- Date: 28 October – 3 November
- Edition: 23rd
- Surface: Carpet
- Location: Eckental, Germany

Champions

Singles
- Jiří Veselý

Doubles
- Ken Skupski / John-Patrick Smith
| Challenger Eckental |

= 2019 Challenger Eckental =

The 2019 Challenger Eckental was a professional tennis tournament played on carpet courts. It was the 23rd edition of the tournament which was part of the 2019 ATP Challenger Tour. It took place in Eckental, Germany between 28 October and 3 November 2019.
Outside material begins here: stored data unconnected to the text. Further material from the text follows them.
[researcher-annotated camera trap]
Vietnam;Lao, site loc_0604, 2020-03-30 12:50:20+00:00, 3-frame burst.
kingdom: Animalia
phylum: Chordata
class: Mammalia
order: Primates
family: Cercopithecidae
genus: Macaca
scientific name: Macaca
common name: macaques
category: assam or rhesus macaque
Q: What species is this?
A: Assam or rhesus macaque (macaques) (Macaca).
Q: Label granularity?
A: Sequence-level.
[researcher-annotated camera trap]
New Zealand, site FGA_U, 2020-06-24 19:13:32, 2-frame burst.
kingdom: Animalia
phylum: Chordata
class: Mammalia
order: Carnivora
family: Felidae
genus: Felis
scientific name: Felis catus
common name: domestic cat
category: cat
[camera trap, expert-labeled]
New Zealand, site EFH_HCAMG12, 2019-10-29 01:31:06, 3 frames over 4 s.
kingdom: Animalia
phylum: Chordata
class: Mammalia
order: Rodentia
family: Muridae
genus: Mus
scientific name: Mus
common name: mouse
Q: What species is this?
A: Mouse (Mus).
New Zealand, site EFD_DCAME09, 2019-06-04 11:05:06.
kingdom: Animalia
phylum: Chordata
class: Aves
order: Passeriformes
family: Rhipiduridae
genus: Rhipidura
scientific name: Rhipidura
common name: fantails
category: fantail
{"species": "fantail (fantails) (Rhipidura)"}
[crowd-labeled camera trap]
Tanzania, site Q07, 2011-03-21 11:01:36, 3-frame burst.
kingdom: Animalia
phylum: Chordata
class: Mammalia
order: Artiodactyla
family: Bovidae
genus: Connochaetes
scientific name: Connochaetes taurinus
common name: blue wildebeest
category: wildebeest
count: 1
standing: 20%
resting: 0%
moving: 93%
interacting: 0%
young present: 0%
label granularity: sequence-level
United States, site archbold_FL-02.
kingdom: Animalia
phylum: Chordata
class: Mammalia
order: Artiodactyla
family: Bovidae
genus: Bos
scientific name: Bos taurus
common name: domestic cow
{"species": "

==Singles main-draw entrants==
===Seeds===

| Country | Player | Rank^{1} | Seed |
|---|---|---|---|
| POL | Kamil Majchrzak | 91 | 1 |
| SUI | Henri Laaksonen | 105 | 2 |
| RSA | Lloyd Harris | 106 | 3 |
| GER | Peter Gojowczyk | 112 | 4 |
| GER | Yannick Maden | 117 | 5 |
| RUS | Evgeny Donskoy | 118 | 6 |
| CZE | Jiří Veselý | 121 | 7 |
| AUT | Dennis Novak | 124 | 8 |
| BLR | Ilya Ivashka | 144 | 9 |
| UKR | Sergiy Stakhovsky | 145 | 10 |
| FIN | Emil Ruusuvuori | 148 | 11 |
| CZE | Lukáš Rosol | 153 | 12 |
| ITA | Federico Gaio | 156 | 13 |
| SRB | Viktor Troicki | 159 | 14 |
| GER | Oscar Otte | 162 | 15 |
| AUT | Sebastian Ofner | 165 | 16 |

- ^{1} Rankings are as of 21 October 2019.

===Other entrants===
The following players received wildcards into the singles main draw:
- GER Niklas Guttau
- GER Johannes Härteis
- GER Jeremy Schifris
- GER Tobias Simon
- GER Leopold Zima

The following player received entry into the singles main draw as an alternate:
- SUI Marc-Andrea Hüsler

The following players received entry from the qualifying draw:
- NOR Viktor Durasovic
- CZE Tomáš Macháč

The following player received entry as a lucky loser:
- GER Max Wiskandt

==Champions==
===Singles===

- CZE Jiří Veselý def. BEL Steve Darcis 6–4, 4–6, 6–3.

===Doubles===

- GBR Ken Skupski / AUS John-Patrick Smith def. NED Sander Arends / CZE Roman Jebavý 7–6^{(7–2)}, 6–4.